Adelman, Perle's Defense Policy Board colleague who held important government posts as Rumsfeld's subordinate, was interviewed by CNN's Wolf Blitzer on Dec. 6, 2001. "I don't agree that you need an enormous number of American troops," said Adelman. Hussein's army "is down to one-third than it was before, and I think it would be a cakewalk." Since then, Adelman has stuck to that estimate.

Last Nov. 23, I asked Rumsfeld whether he agreed with Adelman. "Well, I really don't," he said, but then indicated he understood how his friend came to that conclusion. "Saddam Hussein's forces are considerably weaker today than" in 1991, while "our forces are considerably stronger." He suggested that only Iraqi "weapons of mass destruction" -- presumably chemical weapons -- could "change the equation." No such weapons have yet been used, but the Iraqis have put up stout resistance.

While Army officers would have preferred a larger commitment, even what was finally approved for Operation Iraqi Freedom was reduced when the 4th Infantry Division was denied Turkey as a base to invade northern Iraq.

The Defense and State departments point fingers.

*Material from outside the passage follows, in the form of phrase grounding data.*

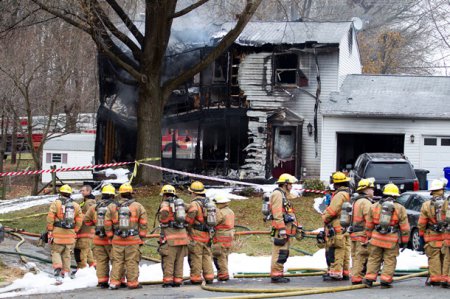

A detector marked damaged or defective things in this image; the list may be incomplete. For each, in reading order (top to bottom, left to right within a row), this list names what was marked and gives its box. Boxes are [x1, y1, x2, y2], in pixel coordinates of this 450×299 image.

damaged roof [219, 21, 356, 46]
broken window [274, 53, 310, 86]
burned house [97, 21, 362, 180]
damaged roof [322, 74, 450, 119]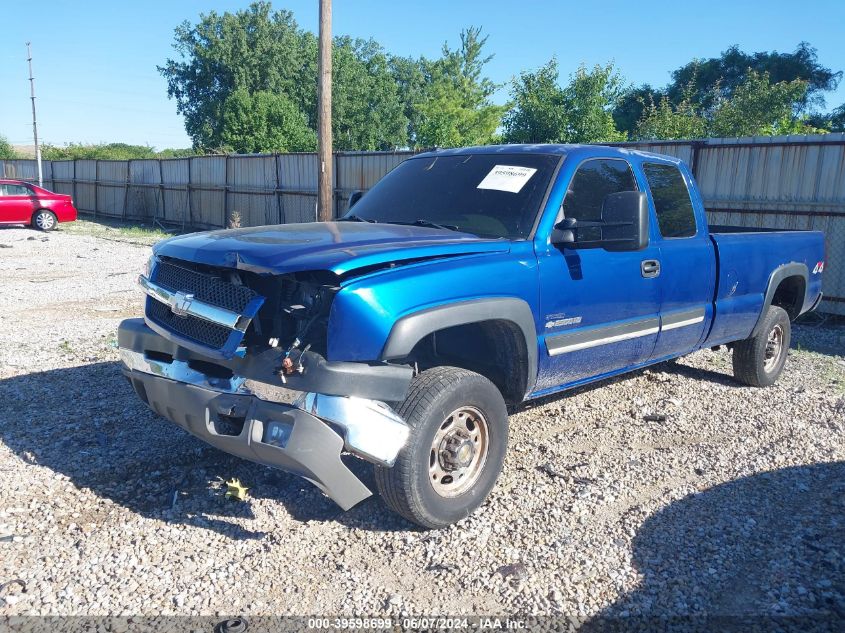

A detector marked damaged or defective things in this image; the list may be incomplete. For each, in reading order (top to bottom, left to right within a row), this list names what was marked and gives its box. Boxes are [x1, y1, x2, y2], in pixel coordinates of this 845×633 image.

damaged front end [117, 256, 410, 508]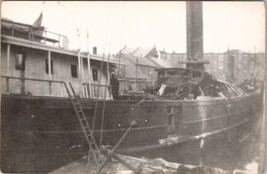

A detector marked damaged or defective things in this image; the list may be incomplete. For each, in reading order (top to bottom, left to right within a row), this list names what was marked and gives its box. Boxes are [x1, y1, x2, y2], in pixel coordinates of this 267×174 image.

burned hull [1, 90, 264, 173]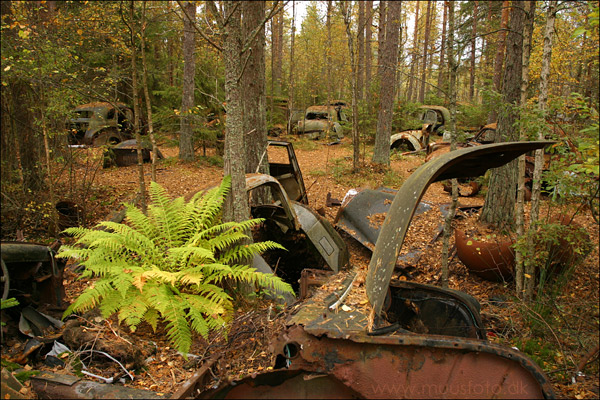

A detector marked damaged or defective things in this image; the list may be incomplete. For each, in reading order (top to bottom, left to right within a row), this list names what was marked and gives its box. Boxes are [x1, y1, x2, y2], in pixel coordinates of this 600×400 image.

corroded car body [67, 101, 139, 147]
corroded car body [296, 104, 346, 141]
corroded car body [390, 104, 450, 152]
rusted metal panel [368, 141, 556, 316]
corroded car body [203, 142, 556, 398]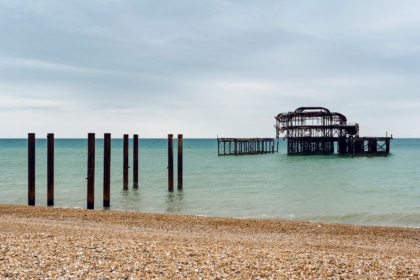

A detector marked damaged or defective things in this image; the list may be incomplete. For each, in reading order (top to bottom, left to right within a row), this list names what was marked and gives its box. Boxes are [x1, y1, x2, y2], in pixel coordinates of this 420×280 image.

rusty metal framework [276, 106, 390, 155]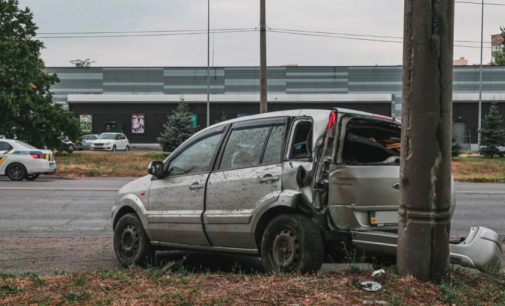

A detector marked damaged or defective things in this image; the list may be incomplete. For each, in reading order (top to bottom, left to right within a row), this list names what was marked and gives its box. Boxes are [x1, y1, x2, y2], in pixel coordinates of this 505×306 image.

damaged door [203, 117, 286, 249]
crashed silver car [110, 109, 500, 274]
damaged door [326, 115, 402, 230]
crumpled rear bumper [448, 226, 500, 272]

Secretary of State Colin Powell is criticized for not flying to Ankara to convince the Turkish government. The Pentagon is criticized for not immediately dispatching the division via the Red Sea.

"We have never done something like this with this modest a force at such a distance from its bases," retired Gen. Barry McCaffrey, a division commander in the first Gulf War, told the BBC Monday, contending Rumsfeld had erred.

A bigger stir was made in the Defense establishment by the column in Tuesday's Washington Post by retired Lt. Col. Ralph Peters, a noted writer on military affairs. E-mails and phone calls flowed through the Pentagon agreeing with Peters's view that Rumsfeld committed a "serious strategic miscalculation" in not sending enough troops and relying on the "shock and awe" bombing campaign.

Yet, civilian and military sources high in the government now believe coalition forces, short on manpower, must rely on air power to win the battle of Baghdad. Clearly, it is no cakewalk.